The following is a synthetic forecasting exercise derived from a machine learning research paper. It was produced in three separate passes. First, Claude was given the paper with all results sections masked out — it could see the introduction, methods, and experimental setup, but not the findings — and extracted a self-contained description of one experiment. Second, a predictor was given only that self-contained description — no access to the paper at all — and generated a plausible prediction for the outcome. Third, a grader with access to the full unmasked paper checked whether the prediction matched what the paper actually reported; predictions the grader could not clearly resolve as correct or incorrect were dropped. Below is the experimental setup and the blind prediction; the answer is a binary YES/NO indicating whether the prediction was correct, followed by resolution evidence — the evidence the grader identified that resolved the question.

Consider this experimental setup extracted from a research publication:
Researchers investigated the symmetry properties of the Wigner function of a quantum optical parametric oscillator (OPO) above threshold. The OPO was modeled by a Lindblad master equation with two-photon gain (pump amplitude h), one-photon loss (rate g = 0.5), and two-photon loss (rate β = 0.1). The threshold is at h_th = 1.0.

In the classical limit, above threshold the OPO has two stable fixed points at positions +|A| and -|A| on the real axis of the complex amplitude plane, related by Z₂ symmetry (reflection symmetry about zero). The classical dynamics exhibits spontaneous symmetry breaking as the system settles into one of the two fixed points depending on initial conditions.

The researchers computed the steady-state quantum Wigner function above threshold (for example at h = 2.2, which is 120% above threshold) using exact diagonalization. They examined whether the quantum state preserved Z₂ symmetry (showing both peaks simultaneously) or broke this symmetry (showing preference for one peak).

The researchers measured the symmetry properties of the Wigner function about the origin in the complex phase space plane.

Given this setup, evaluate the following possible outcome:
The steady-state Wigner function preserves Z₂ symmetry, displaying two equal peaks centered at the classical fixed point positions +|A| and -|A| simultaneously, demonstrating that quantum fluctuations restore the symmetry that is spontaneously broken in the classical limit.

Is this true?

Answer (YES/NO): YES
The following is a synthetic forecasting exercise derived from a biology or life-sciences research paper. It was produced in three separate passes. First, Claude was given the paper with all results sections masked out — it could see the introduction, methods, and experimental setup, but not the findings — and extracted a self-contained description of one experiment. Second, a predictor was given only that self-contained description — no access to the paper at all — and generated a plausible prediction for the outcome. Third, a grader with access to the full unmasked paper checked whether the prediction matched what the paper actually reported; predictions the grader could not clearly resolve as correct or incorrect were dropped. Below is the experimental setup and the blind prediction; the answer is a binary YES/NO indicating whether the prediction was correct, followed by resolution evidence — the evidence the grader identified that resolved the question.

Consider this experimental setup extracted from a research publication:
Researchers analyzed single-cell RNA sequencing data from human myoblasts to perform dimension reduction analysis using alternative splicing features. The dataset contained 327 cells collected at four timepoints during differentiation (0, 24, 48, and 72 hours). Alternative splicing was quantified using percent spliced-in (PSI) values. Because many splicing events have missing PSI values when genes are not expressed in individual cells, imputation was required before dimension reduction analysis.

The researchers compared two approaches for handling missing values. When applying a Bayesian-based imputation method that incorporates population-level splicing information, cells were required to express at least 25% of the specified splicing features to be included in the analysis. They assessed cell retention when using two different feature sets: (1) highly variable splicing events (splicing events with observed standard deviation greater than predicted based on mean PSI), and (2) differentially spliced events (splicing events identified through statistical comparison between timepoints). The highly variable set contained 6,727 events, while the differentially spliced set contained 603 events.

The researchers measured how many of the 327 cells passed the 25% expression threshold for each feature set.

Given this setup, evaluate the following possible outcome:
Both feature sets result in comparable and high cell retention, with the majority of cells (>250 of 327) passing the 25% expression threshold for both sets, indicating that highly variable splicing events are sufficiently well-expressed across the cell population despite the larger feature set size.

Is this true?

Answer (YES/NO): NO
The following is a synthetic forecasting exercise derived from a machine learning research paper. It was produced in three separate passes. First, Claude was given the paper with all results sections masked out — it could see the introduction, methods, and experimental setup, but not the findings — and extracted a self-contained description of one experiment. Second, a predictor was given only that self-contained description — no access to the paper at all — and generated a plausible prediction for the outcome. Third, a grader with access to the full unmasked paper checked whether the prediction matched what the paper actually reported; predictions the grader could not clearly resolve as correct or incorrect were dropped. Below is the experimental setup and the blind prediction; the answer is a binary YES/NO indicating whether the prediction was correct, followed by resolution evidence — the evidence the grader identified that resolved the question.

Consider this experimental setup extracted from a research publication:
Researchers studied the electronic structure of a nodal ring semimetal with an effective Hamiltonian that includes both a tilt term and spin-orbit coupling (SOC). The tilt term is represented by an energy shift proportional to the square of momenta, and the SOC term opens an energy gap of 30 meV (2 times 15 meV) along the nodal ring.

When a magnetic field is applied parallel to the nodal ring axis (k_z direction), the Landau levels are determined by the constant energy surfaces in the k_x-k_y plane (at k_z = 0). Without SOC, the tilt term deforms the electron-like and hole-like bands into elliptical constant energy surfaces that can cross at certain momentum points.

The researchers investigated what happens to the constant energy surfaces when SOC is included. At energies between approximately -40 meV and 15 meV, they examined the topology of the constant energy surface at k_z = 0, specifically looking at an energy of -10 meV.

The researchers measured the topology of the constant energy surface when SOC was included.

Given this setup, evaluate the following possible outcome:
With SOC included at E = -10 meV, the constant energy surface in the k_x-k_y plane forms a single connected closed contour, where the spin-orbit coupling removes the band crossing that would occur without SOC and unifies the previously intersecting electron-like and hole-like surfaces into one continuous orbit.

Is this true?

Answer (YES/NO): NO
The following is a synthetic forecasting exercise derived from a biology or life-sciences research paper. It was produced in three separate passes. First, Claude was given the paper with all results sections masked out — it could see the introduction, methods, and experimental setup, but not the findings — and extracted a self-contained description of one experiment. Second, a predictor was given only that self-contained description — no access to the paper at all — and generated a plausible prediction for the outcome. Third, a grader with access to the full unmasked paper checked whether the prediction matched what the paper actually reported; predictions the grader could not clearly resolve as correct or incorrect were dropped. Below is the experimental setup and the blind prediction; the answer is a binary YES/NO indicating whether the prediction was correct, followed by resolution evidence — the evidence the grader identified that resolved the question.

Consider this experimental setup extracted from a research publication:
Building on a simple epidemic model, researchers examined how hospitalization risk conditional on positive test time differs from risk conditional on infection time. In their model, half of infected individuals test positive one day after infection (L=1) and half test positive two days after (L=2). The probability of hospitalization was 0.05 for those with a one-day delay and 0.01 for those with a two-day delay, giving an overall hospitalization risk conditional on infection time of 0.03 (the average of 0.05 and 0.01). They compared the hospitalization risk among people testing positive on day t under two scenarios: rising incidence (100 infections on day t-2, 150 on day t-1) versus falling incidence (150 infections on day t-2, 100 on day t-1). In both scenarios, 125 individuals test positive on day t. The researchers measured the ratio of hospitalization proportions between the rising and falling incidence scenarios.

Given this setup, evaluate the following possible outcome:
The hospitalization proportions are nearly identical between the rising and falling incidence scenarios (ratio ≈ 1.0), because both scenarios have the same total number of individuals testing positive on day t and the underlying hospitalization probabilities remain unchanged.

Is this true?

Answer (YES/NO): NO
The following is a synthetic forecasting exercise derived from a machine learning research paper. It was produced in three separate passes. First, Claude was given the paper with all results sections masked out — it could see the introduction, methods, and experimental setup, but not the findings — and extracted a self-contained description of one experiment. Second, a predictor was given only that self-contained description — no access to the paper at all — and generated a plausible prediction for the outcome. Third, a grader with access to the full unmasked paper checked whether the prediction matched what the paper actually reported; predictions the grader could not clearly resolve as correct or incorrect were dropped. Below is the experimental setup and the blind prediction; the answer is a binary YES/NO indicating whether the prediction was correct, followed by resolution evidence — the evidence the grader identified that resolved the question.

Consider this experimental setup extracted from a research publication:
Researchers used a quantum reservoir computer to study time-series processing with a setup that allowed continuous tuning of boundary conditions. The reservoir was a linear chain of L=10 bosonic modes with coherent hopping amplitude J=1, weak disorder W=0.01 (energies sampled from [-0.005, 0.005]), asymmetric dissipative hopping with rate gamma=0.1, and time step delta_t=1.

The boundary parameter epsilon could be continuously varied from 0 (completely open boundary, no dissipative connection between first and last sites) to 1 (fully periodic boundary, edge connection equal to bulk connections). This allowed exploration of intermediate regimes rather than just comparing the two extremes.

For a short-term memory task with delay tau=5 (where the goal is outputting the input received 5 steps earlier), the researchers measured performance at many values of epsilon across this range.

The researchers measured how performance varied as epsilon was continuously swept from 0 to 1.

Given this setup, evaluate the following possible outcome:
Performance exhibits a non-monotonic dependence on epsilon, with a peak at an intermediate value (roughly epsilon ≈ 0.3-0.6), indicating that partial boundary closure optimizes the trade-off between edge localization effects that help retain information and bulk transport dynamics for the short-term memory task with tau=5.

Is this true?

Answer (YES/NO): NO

---*---

◆ **THE PROBLEM**
Among the lines above, repeat exactly those from the line with "The researchers computed" to the line with "The researchers measured the symmetry", counting both ends.

◆ **EXERCISE ANSWER**
The researchers computed the steady-state quantum Wigner function above threshold (for example at h = 2.2, which is 120% above threshold) using exact diagonalization. They examined whether the quantum state preserved Z₂ symmetry (showing both peaks simultaneously) or broke this symmetry (showing preference for one peak).

The researchers measured the symmetry properties of the Wigner function about the origin in the complex phase space plane.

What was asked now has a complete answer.